In [None]:
#### IR Part 3 - Wild card queries

# Part 1 and 2 of this series were to demonstrate the inverted index creattion for retrieval of documents. We used dicts and BST for the same.
# The inverted index so far did not support wild card queries. In this part i will implement a very simple wild card query support.


In [6]:
class InvertedIndex:
    def __init__(self):
        self.index = {}

    def add(self, doc_id, doc):
        for word in doc.split():
            if word not in self.index:
                self.index[word] = set()
            self.index[word].add(doc_id)

    def search(self, query):
        if '*' in query:
            return self.wild_card_search(query)
        return self.index.get(query, set())

    def wild_card_search(self, query):
        query = query.replace('*', '')
        result = set()
        for word in self.index:
            if query in word:
                result = result.union(self.index[word])
        return result
    
# Test
index = InvertedIndex()
index.add(1, 'hello world')
index.add(2, 'hello python')
index.add(3, 'world python')

print(index.search('hello'))
print(index.search('th*'))

{1, 2}
{2, 3}


In previous example some times more than one word is used to create a single index. 
It is a simple approcah which is memory efficient and works well for exact matches but could not capture the context of the words.
We can use n-grams to capture the context of the words. This comes at the cost of complexity and more memory usage.
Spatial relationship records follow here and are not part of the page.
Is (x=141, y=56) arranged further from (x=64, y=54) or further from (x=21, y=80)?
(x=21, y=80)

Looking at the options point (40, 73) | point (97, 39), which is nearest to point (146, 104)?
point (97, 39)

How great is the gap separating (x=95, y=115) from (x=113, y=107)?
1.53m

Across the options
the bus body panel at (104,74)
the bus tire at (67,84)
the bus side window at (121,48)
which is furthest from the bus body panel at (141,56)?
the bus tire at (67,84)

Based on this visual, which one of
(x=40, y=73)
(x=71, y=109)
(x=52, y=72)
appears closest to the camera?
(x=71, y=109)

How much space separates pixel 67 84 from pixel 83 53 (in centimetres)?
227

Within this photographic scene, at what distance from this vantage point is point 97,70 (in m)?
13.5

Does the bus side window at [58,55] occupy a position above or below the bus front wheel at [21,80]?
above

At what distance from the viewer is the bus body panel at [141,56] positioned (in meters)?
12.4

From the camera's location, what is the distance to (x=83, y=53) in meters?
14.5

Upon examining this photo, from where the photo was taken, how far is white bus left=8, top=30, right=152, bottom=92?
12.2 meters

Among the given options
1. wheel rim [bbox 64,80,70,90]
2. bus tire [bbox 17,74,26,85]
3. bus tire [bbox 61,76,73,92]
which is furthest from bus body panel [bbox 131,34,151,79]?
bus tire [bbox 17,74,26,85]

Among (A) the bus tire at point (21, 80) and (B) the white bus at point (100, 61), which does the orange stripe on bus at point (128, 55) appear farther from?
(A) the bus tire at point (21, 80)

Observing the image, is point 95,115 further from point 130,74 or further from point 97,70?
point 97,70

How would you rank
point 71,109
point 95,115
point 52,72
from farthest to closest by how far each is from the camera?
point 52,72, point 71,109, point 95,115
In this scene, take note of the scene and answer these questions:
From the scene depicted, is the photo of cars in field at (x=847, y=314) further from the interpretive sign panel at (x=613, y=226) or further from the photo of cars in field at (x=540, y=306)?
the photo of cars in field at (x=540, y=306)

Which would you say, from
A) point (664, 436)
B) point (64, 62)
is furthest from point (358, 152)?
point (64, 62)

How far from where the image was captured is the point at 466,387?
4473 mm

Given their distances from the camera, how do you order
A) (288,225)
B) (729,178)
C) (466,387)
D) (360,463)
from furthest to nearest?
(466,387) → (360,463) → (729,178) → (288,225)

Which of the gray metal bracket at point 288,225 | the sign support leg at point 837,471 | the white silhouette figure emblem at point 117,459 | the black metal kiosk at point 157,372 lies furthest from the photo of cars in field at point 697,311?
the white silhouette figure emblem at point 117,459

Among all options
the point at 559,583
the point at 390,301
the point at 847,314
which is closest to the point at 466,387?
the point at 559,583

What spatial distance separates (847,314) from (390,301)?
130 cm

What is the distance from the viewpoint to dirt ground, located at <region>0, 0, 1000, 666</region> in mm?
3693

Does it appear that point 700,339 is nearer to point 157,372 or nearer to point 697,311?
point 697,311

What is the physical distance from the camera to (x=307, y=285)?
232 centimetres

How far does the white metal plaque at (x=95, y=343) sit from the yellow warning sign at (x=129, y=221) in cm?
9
#### General wild card queries

We will look at two techniques to support general wild card queries

* permuterm indexes
* k-gram indexes

In [34]:
# Permute the word and store in index
# Here permutations are done by rotating the word and not by swapping the characters
# e.g hello --> hello$    Apend '$" at the end of the word
# permute 'hello$' --> 'hello$' 'ello$h' 'llo$he' 'lo$hel' 'o$hell' '$hello'
# Store the permuted word as key and original word as value in the index
vocab = ['hello', 'world', 'python']

class PermutermIndex:
    def __init__(self):
        self.index = {}

    def insert(self, word):
        word = word + '$'
        for i in range(len(word)):
            self.index[word[i:] + word[:i]] = word
    
    def get_index(self):
        return self.index
    
    def search(self, query):
        query = query + '$'
        return self.index.get(query, None)
    
    def wild_card_search(self, query):
        query = query + '$'
        star_idx = query.index('*')
        query = query[star_idx:] + query[:star_idx]
        query = query.replace('*', '')
        
        result = set()
        for word in self.index:
            if query in word:
                result.add(self.index[word])
        return result


idx = PermutermIndex()
for word in vocab:
    idx.insert(word)


print(idx.get_index())
print(idx.wild_card_search('h*o'))

{'hello$': 'hello$', 'ello$h': 'hello$', 'llo$he': 'hello$', 'lo$hel': 'hello$', 'o$hell': 'hello$', '$hello': 'hello$', 'world$': 'world$', 'orld$w': 'world$', 'rld$wo': 'world$', 'ld$wor': 'world$', 'd$worl': 'world$', '$world': 'world$', 'python$': 'python$', 'ython$p': 'python$', 'thon$py': 'python$', 'hon$pyt': 'python$', 'on$pyth': 'python$', 'n$pytho': 'python$', '$python': 'python$'}
{'hello$'}


Permuterm works well for simple wild card queries where starting and ending characters are provided. e.g "h\*o". Try "he\*l\*". 
And also dictionary becomes large with every rotation.


#### K-gram indexes

The k-gram index is created after breaking the word into k character sequences and storing these sequences as indexes.
e.g 'hello' --> '\$hel', 'hell', 'ello', 'llo\$'   gives 4 terms (k = 4)  to index where $ is used to mark the start and end of the term. 


In [82]:
from collections import defaultdict

vocab = ['hello', 'hello123', 'hello1234', 'hello142' ]

class KGramIndex:
    def __init__(self, k):
        self.k = k
        self.index = defaultdict(set)   
    
    def insert(self, word):
        word = '$' + word + '$'
        for i in range(len(word) - self.k + 1):
            self.index[word[i:i+self.k]].add(word)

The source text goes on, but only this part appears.